It’s 2:30 pm and “Maisy” is on. She seems to like that, too.



1. Dawn - February 16, 2006

Yeah. I Was all “TV for my child – NO WAY!!!” until I hadn’t bathed or eaten alone in a couple of weeks. Then I was all “Gee, I really see the value in Ruby and Max – There are great moral lessons here.”

Remember. Everyday that you make it through without killing a child and most everyone has food and maybe a bath – That’s a good day.

2. Beth - February 16, 2006

yes, i had the same epiphany.

basically, if they are alive, clean, not bleeding externally and fed when David gets home, I’ve done my job.

Davey and Ellie are *very* familiar with Miffy and Maisy.

3. mama_tulip - February 16, 2006

I credit television for my daughter’s ability to ask me for things in broken Spanish.

And when he’s really tired but can’t fall asleep, a Baby Einstein video knocks Oliver out every time.

I’m all for television.

4. Mary Tsao - February 16, 2006

Welcome to my World! Come on in, the water’s fine…

This is the funniest post, especially the last sentence. Do you know that?!?!

5. Nixie Knox - February 16, 2006

I sometimes feel guilty about the t.v. Sometimes. But then if it weren’t for a half hour of t.v. after school, my kids would never have dinner.

6. Mother GooseMouse - February 16, 2006

Tacy was – no sh!t – a few weeks old when she started turning to look at the TV. She hasn’t turned away since.

Sometimes I get fed up and turned the damned thing off. Most of the time I use it as a great opportunity to get snuggle-time from a girl who is rapidly outgrowing snuggles.

7. Tigerlily - February 16, 2006

Thanks to Sesame Street in some pretty hefty doses my Mother says I learned to count from 1 to 10 in Spanish, French, AND in sign language before mastering it in English.

TV can be educational and entertaining if used correctly. I say go for it!

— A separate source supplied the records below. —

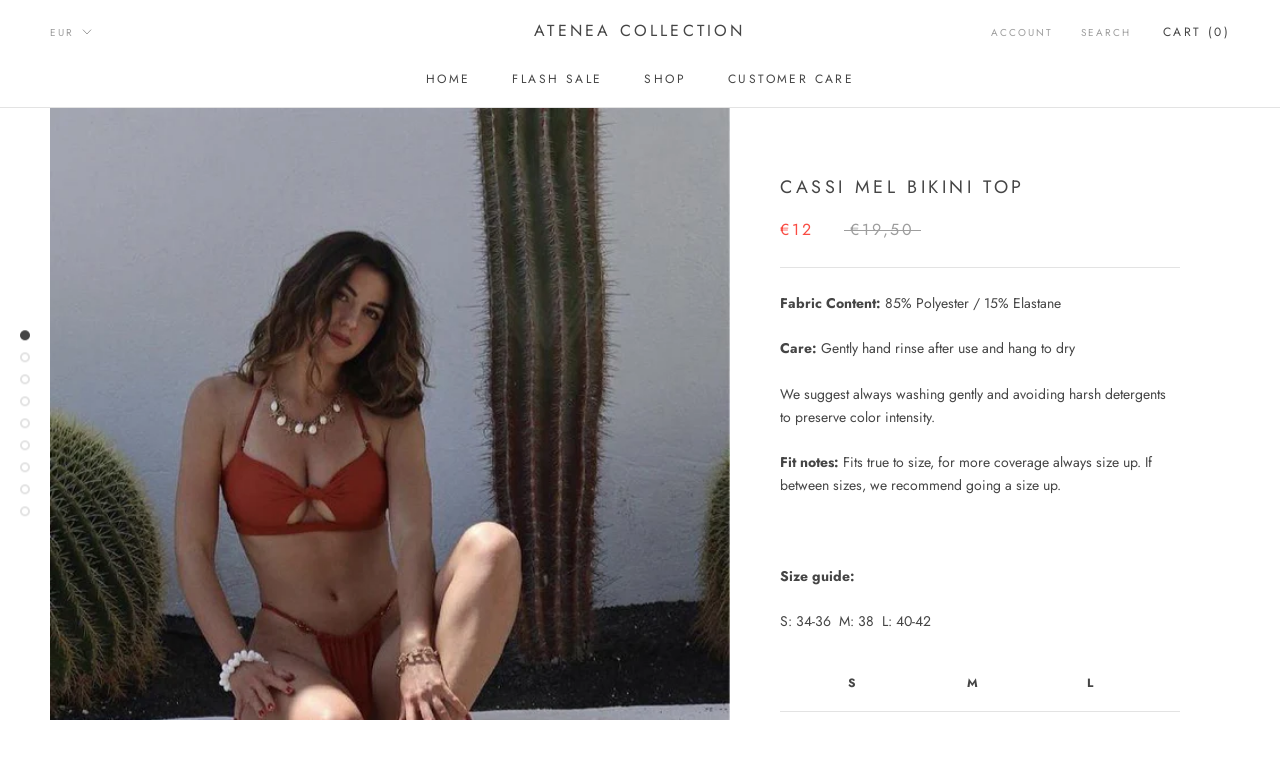

--- FILE ---
content_type: text/javascript
request_url: https://www.ateneacollection.com/cdn/shop/t/13/assets/custom.js?v=8814717088703906631677733819
body_size: -691
content:
//# sourceMappingURL=/cdn/shop/t/13/assets/custom.js.map?v=8814717088703906631677733819
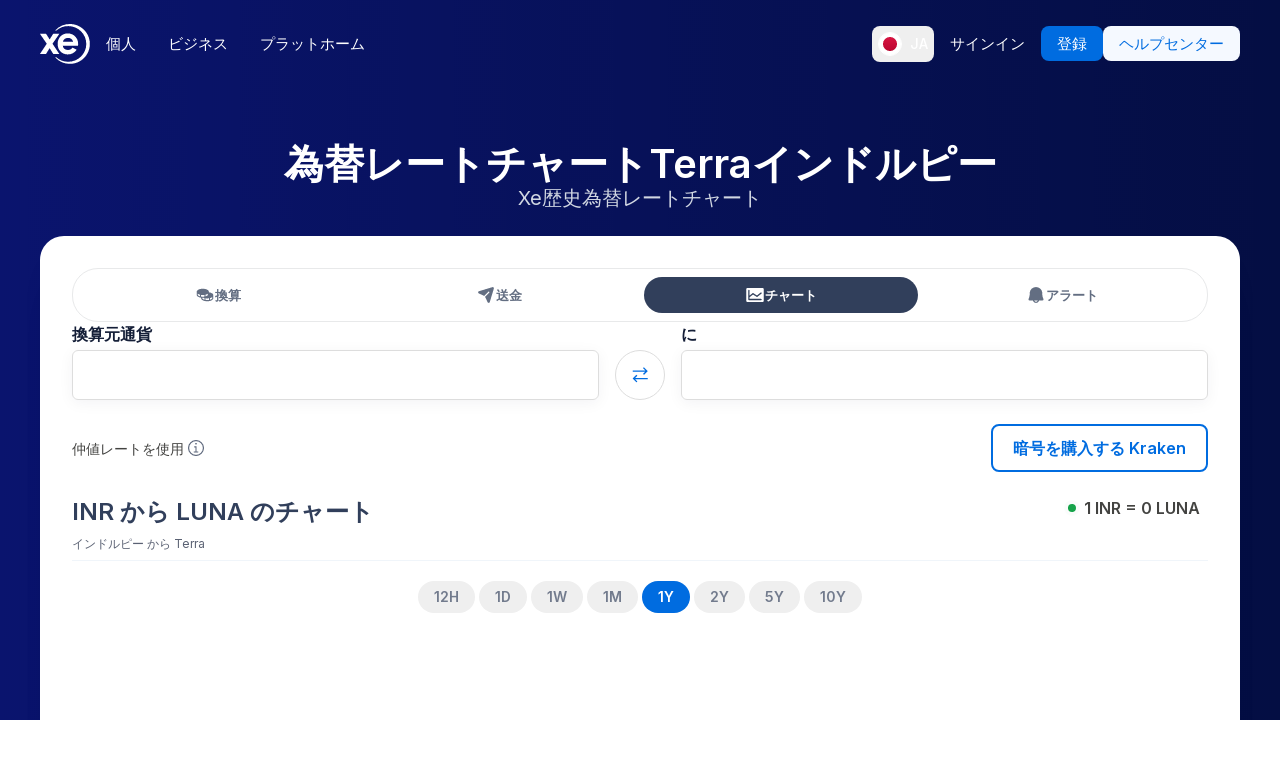

--- FILE ---
content_type: image/svg+xml
request_url: https://www.xe.com/svgs/flags/luna.static.svg
body_size: 1071
content:
<svg width="28" height="20" viewBox="0 0 28 20" fill="none" xmlns="http://www.w3.org/2000/svg">
<rect width="28" height="19.9967" fill="#F3F3F3"/>
<path fill-rule="evenodd" clip-rule="evenodd" d="M13.6554 13.755C13.995 15.0506 15.214 16.0393 15.8294 15.9988C15.8509 15.9973 18.1644 15.5528 19.4308 13.3714C20.4165 11.6742 20.0808 10.0355 18.7403 9.99989C18.2581 10.036 13.0078 11.2862 13.6554 13.755ZM14.8197 4.00001C13.9467 4.00001 13.1181 4.1874 12.3685 4.52168C12.2374 4.57665 12.1096 4.63938 11.986 4.70955C11.901 4.75494 11.8161 4.79983 11.7342 4.84863L11.7537 4.85498C11.5053 5.02724 11.2915 5.2278 11.1164 5.46009C9.38251 7.75561 15.1935 9.42406 18.3001 9.42992C19.7299 10.4581 20.1311 6.53416 18.7344 5.44496C17.6448 4.50987 16.2556 3.99711 14.8197 4.00001Z" fill="#0E3CA5"/>
<path fill-rule="evenodd" clip-rule="evenodd" d="M12.6359 5.34588C11.8503 6.49998 9.23266 7.31347 8.80224 7.18659L8.80029 7.18171L8.85397 7.07777C9.30369 6.23393 9.94234 5.50543 10.7201 4.94914C10.8811 4.83348 11.048 4.72564 11.2203 4.62511C11.5858 4.41771 11.9615 4.40503 12.085 4.40015C13.2503 4.42162 12.6418 5.33661 12.6354 5.34588" fill="#5493F7"/>
<mask id="mask0_7372_2146" style="mask-type:alpha" maskUnits="userSpaceOnUse" x="8" y="8" width="4" height="8">
<path d="M8 8.00006H12.0001V15.9997H8V8.00006Z" fill="white"/>
</mask>
<g mask="url(#mask0_7372_2146)">
<path fill-rule="evenodd" clip-rule="evenodd" d="M11.9767 13.9946C12.0352 14.3737 11.9752 15.8724 11.8961 15.9988C11.8288 16.0027 11.6873 16.0115 11.2788 15.785C10.4863 15.3385 9.79622 14.7307 9.25318 14.0009C8.85591 13.4664 8.54472 12.8729 8.33087 12.2422C8.11073 11.5897 7.99896 10.9056 8.00001 10.217C7.99879 9.46005 8.13401 8.70906 8.39919 8.00006H8.40016C8.86864 8.61444 9.41031 9.17027 9.87049 9.791C10.3092 10.3815 10.9124 11.3443 11.0348 11.5502C11.7971 12.8273 11.9186 13.6154 11.9767 13.9946Z" fill="#5493F7"/>
</g>
<path fill-rule="evenodd" clip-rule="evenodd" d="M20.8001 10.2878C20.8001 11.1071 20.6439 11.8903 20.3614 12.6087C19.6196 13.409 14.6167 11.4394 14.5674 11.418C13.8832 11.1174 11.8005 10.2019 11.6126 8.76426C11.3423 6.69614 15.5253 5.25461 17.3636 5.19995C17.5837 5.20239 18.2547 5.2102 18.6456 5.52935C19.3234 6.12278 19.8663 6.8544 20.2379 7.67506C20.6095 8.49572 20.8012 9.38641 20.8001 10.2873V10.2878ZM16.4252 15.4034C16.7243 14.3445 19.34 13.2592 19.9173 13.2006C19.9885 13.1933 20.0188 13.2436 19.9876 13.3011C19.3854 14.3962 18.4938 15.298 17.4148 15.8826C16.8693 16.1471 16.269 15.9544 16.4252 15.4034Z" fill="#5493F7"/>
</svg>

BTW – You are ROCKIN’ your side bar! Just look at those book jackets and text! Go Elizabeth!!

8. Nancy - February 17, 2006

If it weren’t for Sesame Street breaks, my baby child would do stuff like drag the stepstool from the side of the kitchen to the counter and grab the huge knife we use for cutting bagels. I say, if it smacks of educational, it’s fair game.

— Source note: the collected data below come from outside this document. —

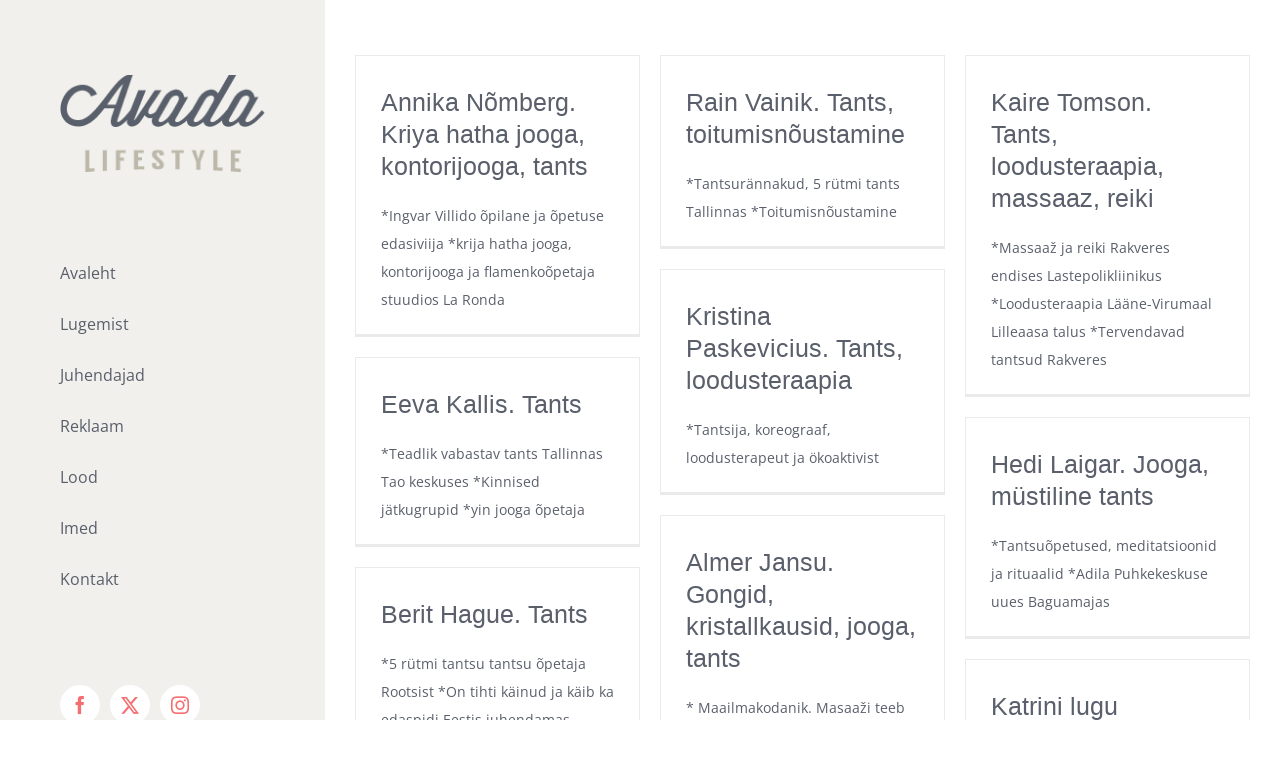

--- FILE ---
content_type: text/javascript
request_url: https://eneseabi.org/wp-content/themes/Avada/assets/min/js/general/avada-side-header-scroll.js?ver=7.11.9
body_size: 781
content:
function moveSideHeaderStylingDivs(){var e=jQuery(window).scrollTop(),r=jQuery("#main").offset().top+jQuery("#main").outerHeight(),d=jQuery(".fusion-footer").offset().top+jQuery(".fusion-footer").outerHeight(),i=d,a=fusion.getAdminbarHeight(),o=jQuery(window).height()-a,s=e+o-d,h=jQuery("body").outerHeight(!0)-jQuery("body").height()-jQuery("body").offset().top;"footer_parallax_effect"===avadaSideHeaderVars.footer_special_effects&&(i=r,s=e+o-r),e+o>=i?s<=h?jQuery(".side-header-background-image, .side-header-background-color, .side-header-border").height("calc(100vh - "+a+"px - "+s+"px)"):s>h&&jQuery(".side-header-background-image, .side-header-background-color, .side-header-border").height("calc(100vh - "+a+"px - "+h+"px)"):jQuery(".side-header-background-image, .side-header-background-color, .side-header-border").height("100vh")}function fusionSideHeaderScroll(){var e,r,d=Modernizr.mq("only screen and (min-device-width: 768px) and (max-device-width: 1366px) and (orientation: portrait)")||Modernizr.mq("only screen and (min-device-width: 768px) and (max-device-width: 1024px) and (orientation: landscape)"),i=Modernizr.mq("only screen and (max-width:"+avadaSideHeaderVars.side_header_break_point+"px)"),a=avadaSideHeaderVars.footer_special_effects,o="body",s=jQuery("#wrapper").height(),h=jQuery(".side-header-background-image, .side-header-background-color, .side-header-border"),t=jQuery(".fusion-top-frame").is(":visible")?jQuery(window).height()-jQuery(".fusion-top-frame").height()-jQuery(".fusion-bottom-frame").height():jQuery(window).height();!jQuery("body").hasClass("layout-boxed-mode")||jQuery("body").hasClass("fusion-top-header")||jQuery(".fusion-top-frame").is(":visible")?jQuery(".fusion-top-frame").is(":visible")&&(i?(jQuery(".side-header-wrapper").css("paddingTop",""),jQuery(".side-header-wrapper").css("paddingBottom",""),jQuery("#side-header").css("marginTop","")):(jQuery(".side-header-wrapper").css("paddingTop",jQuery(".fusion-top-frame").height()),jQuery(".side-header-wrapper").css("paddingBottom",jQuery(".fusion-bottom-frame").height()+20),jQuery("#side-header").css("marginTop",-jQuery(".fusion-top-frame").height()))):o="#boxed-wrapper",d||"footer_sticky"===a?(jQuery("#side-header").trigger("sticky_kit:detach"),jQuery(".side-header-wrapper").trigger("sticky_kit:detach"),d&&(jQuery(".side-header-background-image, .side-header-background-color, .side-header-border").height(s+"px"),setTimeout(function(){jQuery(".side-header-background-image, .side-header-background-color, .side-header-border").height(jQuery("#wrapper").height()+"px")},1e3))):i?jQuery("#side-header").hasClass("fusion-side-header-sticky")&&(jQuery(".side-header-wrapper, .side-header-background-image, .side-header-background-color, .side-header-border").trigger("sticky_kit:detach"),jQuery("#side-header").removeClass("fusion-side-header-sticky")):(r=!1,jQuery(window).height()<jQuery(".side-header-wrapper").height()&&(r=!0),e=jQuery(".side-header-wrapper").outerHeight(),t>s&&t>e?(e=s>e?s:e,jQuery(".side-header-background-image, .side-header-background-color, .side-header-border").height(e)):(jQuery(".side-header-background-image, .side-header-background-color, .side-header-border").height("100vh"),jQuery(window).height()>jQuery(".side-header-wrapper").height()&&jQuery(window).on("scroll",function(){window.requestAnimationFrame(moveSideHeaderStylingDivs)})),jQuery("#side-header").hasClass("fusion-side-header-sticky")||(jQuery(".side-header-wrapper, .side-header-background-image, .side-header-background-color, .side-header-border").trigger("sticky_kit:detach"),jQuery(".side-header-wrapper, .side-header-background-image, .side-header-background-color, .side-header-border").stick_in_parent({parent:o,sticky_class:"fusion-side-header-stuck",bottoming:r,offset_top:fusion.getAdminbarHeight()}),jQuery("#side-header").addClass("fusion-side-header-sticky"))),"footer_sticky"===a&&(i||(jQuery(".side-header-wrapper").height()>t||jQuery("body").hasClass("layout-boxed-mode")&&jQuery("body").hasClass("side-header-right")?(jQuery("#side-header").css("position","absolute"),h.css("position","fixed")):(jQuery("#side-header").css("position","fixed"),h.css("position","absolute"))))}jQuery(document).ready(function(){fusionSideHeaderScroll(),jQuery(window).on("resize",function(){fusionSideHeaderScroll()})});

9. Trisha - February 17, 2006

When my boys were smaller, while my anti-media Mom was babysitting them, she lasted about an hour before putting in a video!

10. Izzy - February 22, 2006

No no no! Do not feel bad. At her age, the bright colors are just a nice distraction so you can have a couple minutes to do things like pee, make formula etc. It wouldn’t be much different from sitting her in a window that had a particularly stimulating view. But since little ones see bright and contrasty things better, things like Maisy with no real dialogue and lots of music and bright colors is actually the best choice.